FIG. 14 is a side view partly showing a visualized tire model. Small three-dimensional elements e . . . are sequentially arranged in a tire circumferential direction at a tread surface a of the tire model. Each of the three-dimensional elements e . . . consists of a tetrahedral or hexahedral solid element or the like. The surface of each of the elements is flat. Therefore, the tread surface “a” of the tire model and a belt model, not shown, defined inside thereof are not formed into a perfect circle but a regular polygonal shape, as viewed from the side.
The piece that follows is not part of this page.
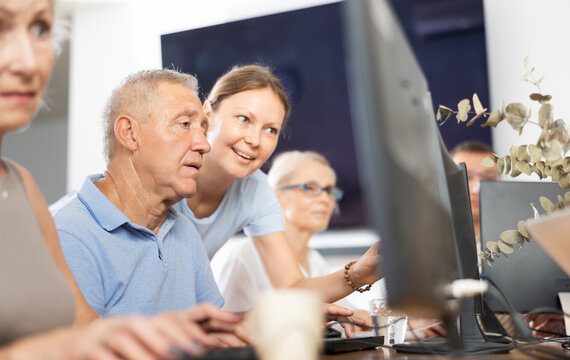 Adult woman teacher shows group of elderly people how to work with computer at computer course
FIG. 11B is a graph showing the results of a simulation, in which the above-described tire model is made to roll on a road model at a constant running speed. This graph shows the results of a frequency-analysis of the time history of the vertical force inputted into the tire axis of the tire model, wherein the horizontal axis designates a frequency while a vertical axis designates a gain value thereof. As is clear from FIG. 11B, it is found that the simulation results include a peak vibration component NP, which should not have been generated in an actual tire. The peak vibration component NP is considered to be generated by summing forces for periodically lifting up vertexes “et” of the polygonal shape defined by the tread surface “a” of the tire model from the surface of the road every time the vertex collides with a road model.
It has been found that a frequency Ft of the peak vibration component NP is uniquely determined in accordance with Equation (1) below. It is not preferable that the analysis results include a vibration noise having the above-described peak.Ft (Hz)=N×R  (1)
Here, reference character “N” is the number of elements, which have a great rigidity and are arranged in the tire circumferential direction, of the tire model exemplified by an element made of tread rubber or an element consisting of a belt layer; and reference character “R” is a rotating speed per second of the tire model determined by a running speed V and an outer diameter of the tire model.
The tire model can be more formed into a perfect circle by increasing the number “N” of elements of the tire circumferential direction. However, such a method only transfers the frequency Ft to a high frequency region. Furthermore, the increase in the number “N” of elements markedly prolongs a calculation time of the simulation.